Virtual Router Redundancy Protocol
The Virtual Router Redundancy Protocol is used when you have configured Web Gateway as a proxy in transparent router mode or High Availability proxy mode.
Under this protocol, virtual IP addresses are assigned to active director nodes and backup director nodes. The protocol also determines which director node takes the active director role.
MWG Management Protocol
The MWG Management Protocol is used in Transparent Router and High Availability proxy mode. Under this protocol, scanning nodes are identified that are available for processing web traffic.

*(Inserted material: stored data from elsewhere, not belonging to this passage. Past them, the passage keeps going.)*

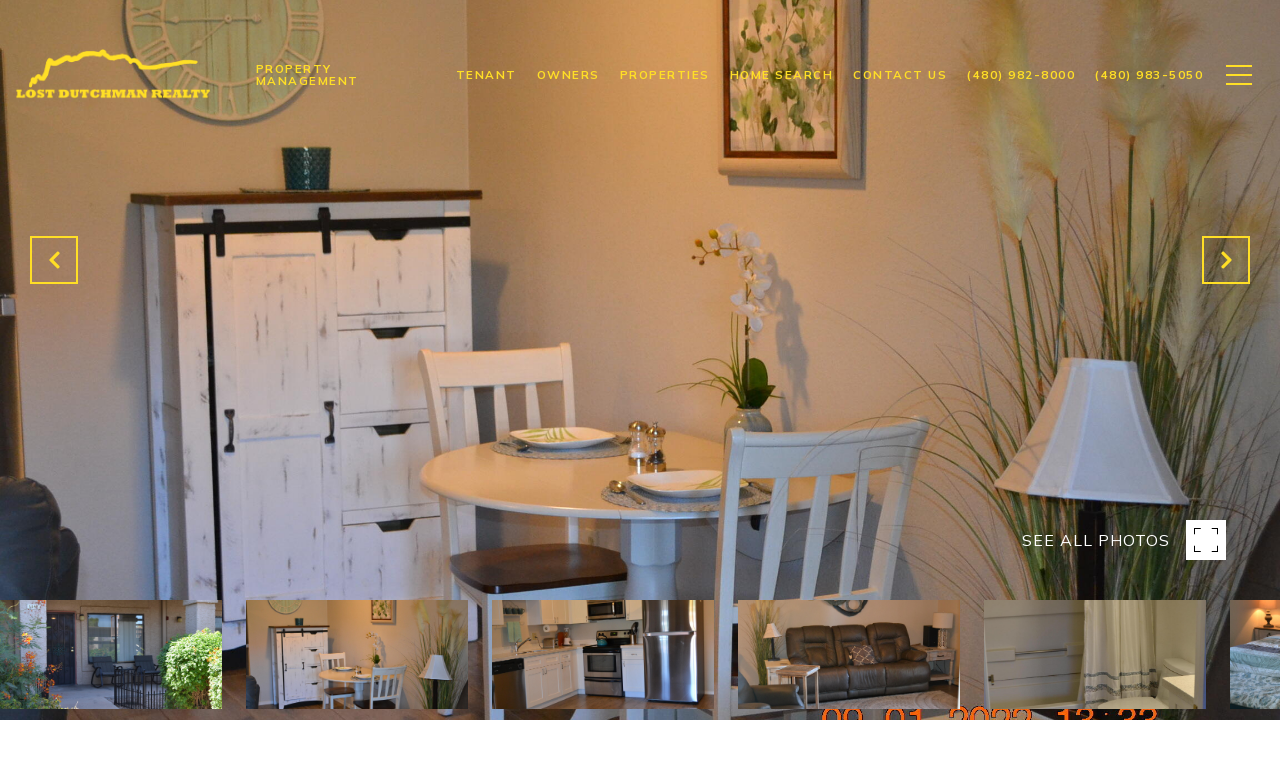

--- FILE ---
content_type: text/html; charset=utf-8
request_url: https://bss.luxurypresence.com/buttons/googleOneTap?companyId=e5f664dd-4770-407b-bde6-367e82c79746&websiteId=5acebab9-164e-4c82-8124-2b5adccb46f5&pageId=e59257d6-c571-4a8a-bc1f-a12bb1b7abb8&sourceUrl=https%3A%2F%2Flostdutchmanrealty.com%2Fproperties%2F1440-n-idaho-road-unit-1098-apache-junction-az-85119-6458168&pageMeta=%7B%22sourceResource%22%3A%22properties%22%2C%22pageElementId%22%3A%2299e3ff5b-7ef3-4464-a926-1f293bd554e2%22%2C%22pageQueryVariables%22%3A%7B%22property%22%3A%7B%22id%22%3A%2299e3ff5b-7ef3-4464-a926-1f293bd554e2%22%7D%2C%22properties%22%3A%7B%22relatedNeighborhoodPropertyId%22%3A%2299e3ff5b-7ef3-4464-a926-1f293bd554e2%22%2C%22sort%22%3A%22salesPrice%22%7D%2C%22neighborhood%22%3A%7B%7D%2C%22pressReleases%22%3A%7B%22propertyId%22%3A%2299e3ff5b-7ef3-4464-a926-1f293bd554e2%22%7D%7D%7D
body_size: 2904
content:
<style>
  html, body {margin: 0; padding: 0;}
</style>
<script src="https://accounts.google.com/gsi/client" async defer></script>
<script>
const parseURL = (url) => {
    const a = document.createElement('a');
    a.href = url;
    return a.origin;
}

The node that takes the active director role sends out broadcast messages to the scanning nodes, using the IP address that you have configured as its source IP address under the Management IP option of the respective proxy settings.
The protocol lets scanning nodes that are available within the same network segment respond in regular intervals to the discovery messages of the director node.
The security features of the Virtual Router Redundancy Protocol and MWG Management Protocol are similar to that of the Address Resolution Protocol (ARP).
The Virtual Router Redundancy Protocol uses multicast with an IP address that is not routed beyond the local broadcast domain. MWG Management Protocol uses broadcast messages.
A malicious node on the same network segment might send VRRP messages and hence impersonate itself as the active director node holding the respective virtual IP address. If that node decides to drop all data packets it receives for the virtual IP address, network connectivity stops for the clients that are connected to Web Gateway.
Best practice: Use IP addresses from a protected network segment when configuring proxy settings according to the Virtual Router Redundancy Protocol and the MWG Management Protocol. This will prevent malicious nodes from impacting Web Gateway activities.